Dados coletados:
▬▬▬▬▬▬▬▬▬▬

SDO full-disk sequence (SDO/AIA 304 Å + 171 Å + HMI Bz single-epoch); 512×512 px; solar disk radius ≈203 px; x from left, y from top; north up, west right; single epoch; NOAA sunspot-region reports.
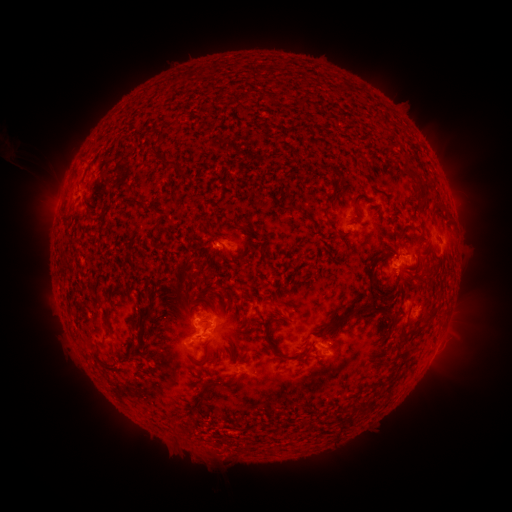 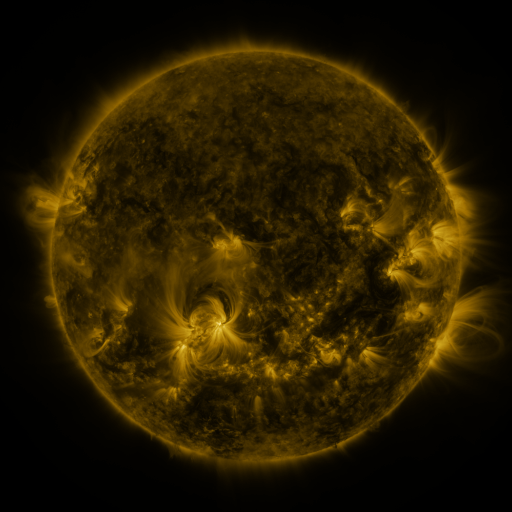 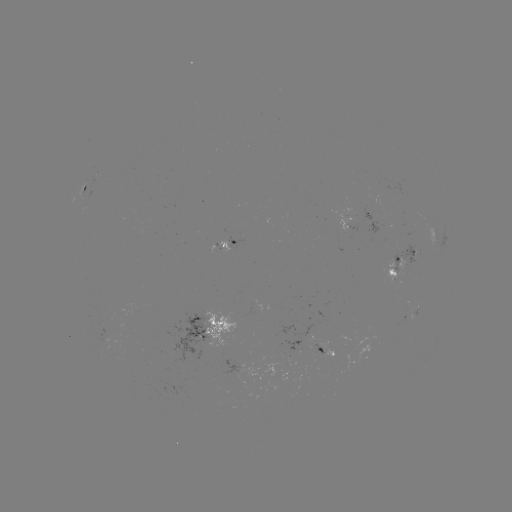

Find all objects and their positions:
spotted active region: (86, 190)
spotted active region: (354, 225)
spotted active region: (231, 245)
spotted active region: (404, 259)
spotted active region: (418, 305)
spotted active region: (208, 329)
spotted active region: (327, 347)
spotted active region: (246, 361)
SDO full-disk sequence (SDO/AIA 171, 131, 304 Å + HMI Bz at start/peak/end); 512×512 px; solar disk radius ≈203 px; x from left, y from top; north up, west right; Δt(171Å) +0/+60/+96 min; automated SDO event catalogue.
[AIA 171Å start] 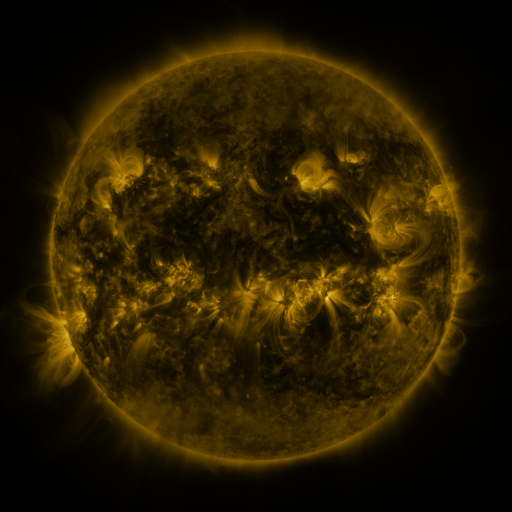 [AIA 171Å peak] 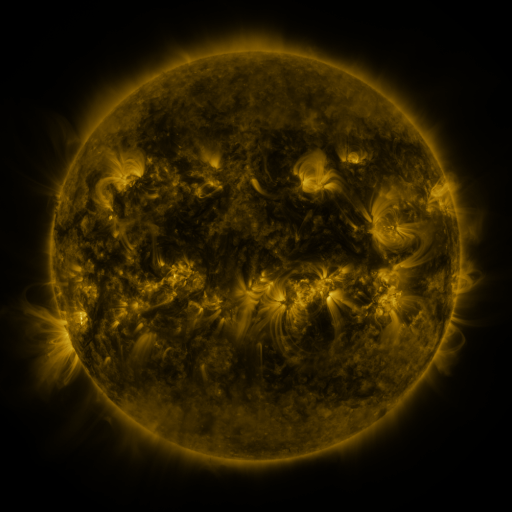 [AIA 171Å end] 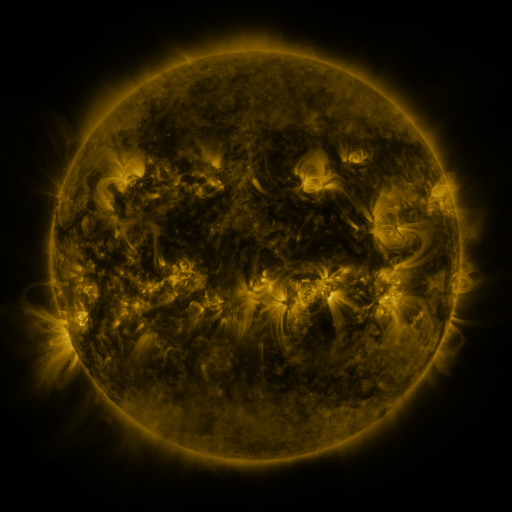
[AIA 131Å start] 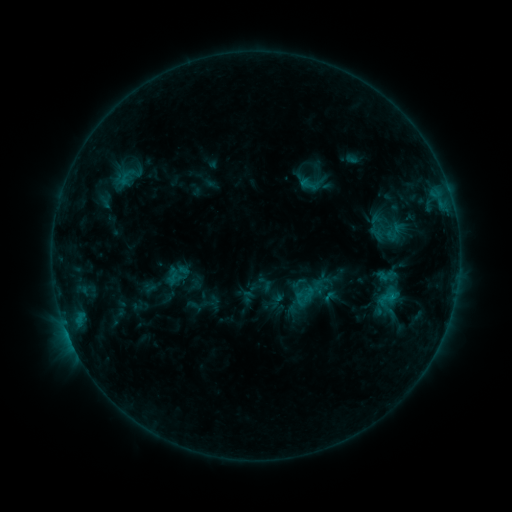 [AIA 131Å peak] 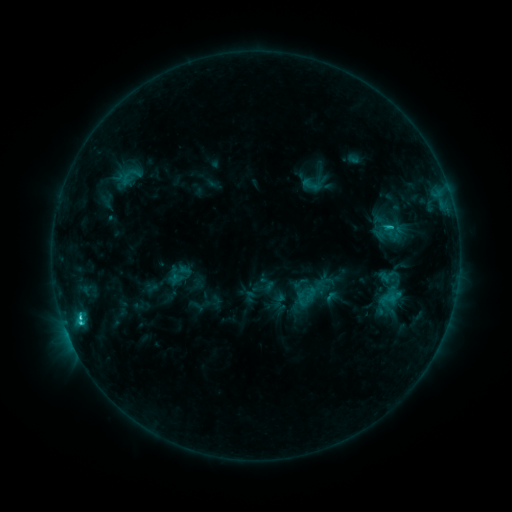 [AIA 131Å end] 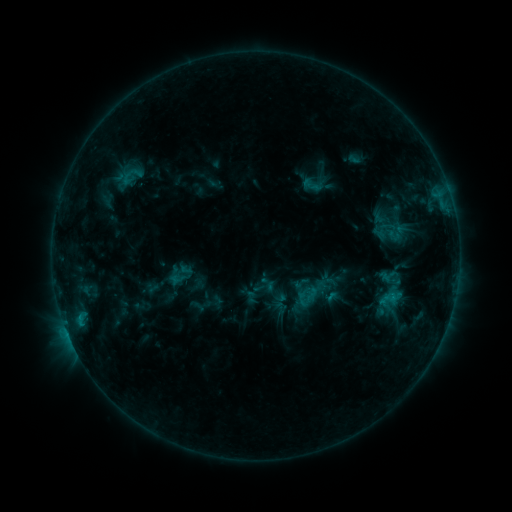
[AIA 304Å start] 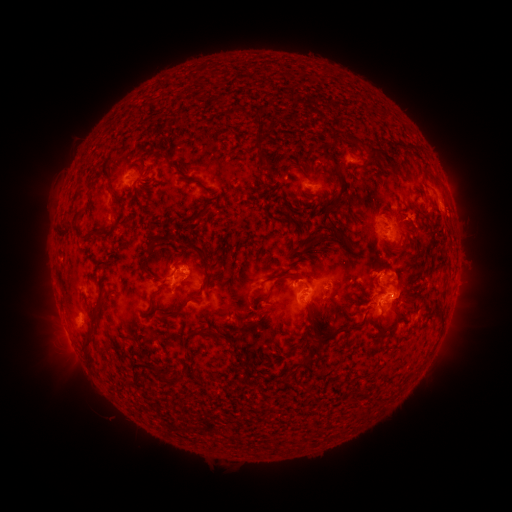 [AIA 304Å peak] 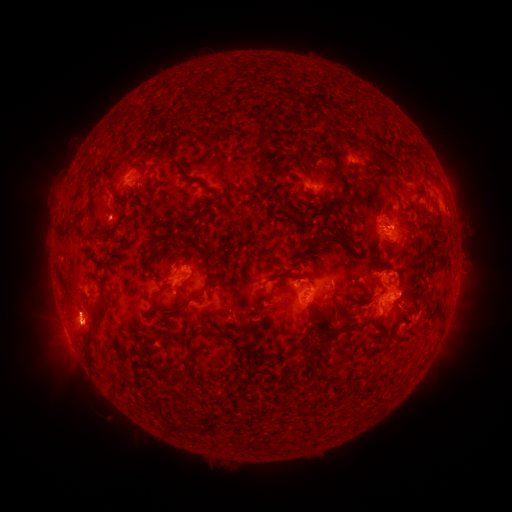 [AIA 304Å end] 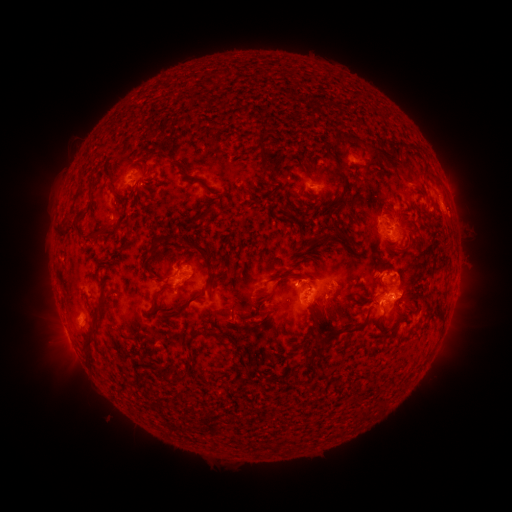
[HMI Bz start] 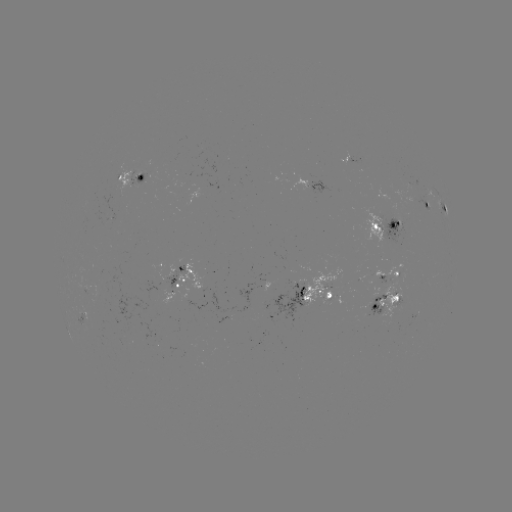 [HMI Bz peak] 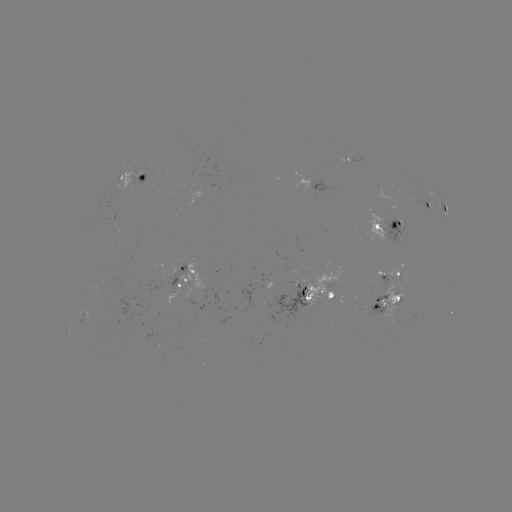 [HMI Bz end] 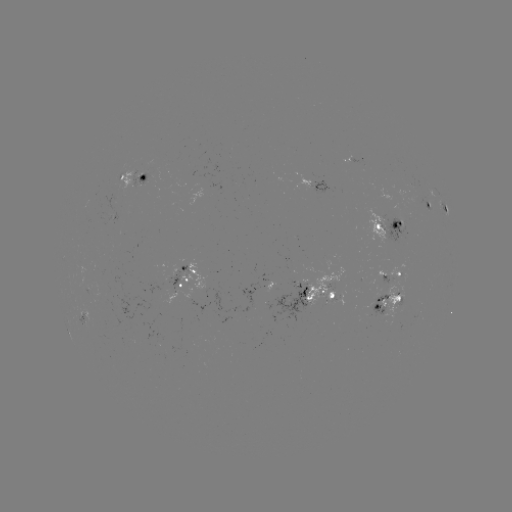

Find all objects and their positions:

▬▬▬▬▬▬▬▬▬▬

Exercício escrito:
Copie sem alterações as linhas dos registros desde o início até a linha que contém "spotted active region: (246, 361)", inclusive. Deixe as imagens fora da resposta.

Resultado:
SDO full-disk sequence (SDO/AIA 304 Å + 171 Å + HMI Bz single-epoch); 512×512 px; solar disk radius ≈203 px; x from left, y from top; north up, west right; single epoch; NOAA sunspot-region reports.

Find all objects and their positions:
spotted active region: (86, 190)
spotted active region: (354, 225)
spotted active region: (231, 245)
spotted active region: (404, 259)
spotted active region: (418, 305)
spotted active region: (208, 329)
spotted active region: (327, 347)
spotted active region: (246, 361)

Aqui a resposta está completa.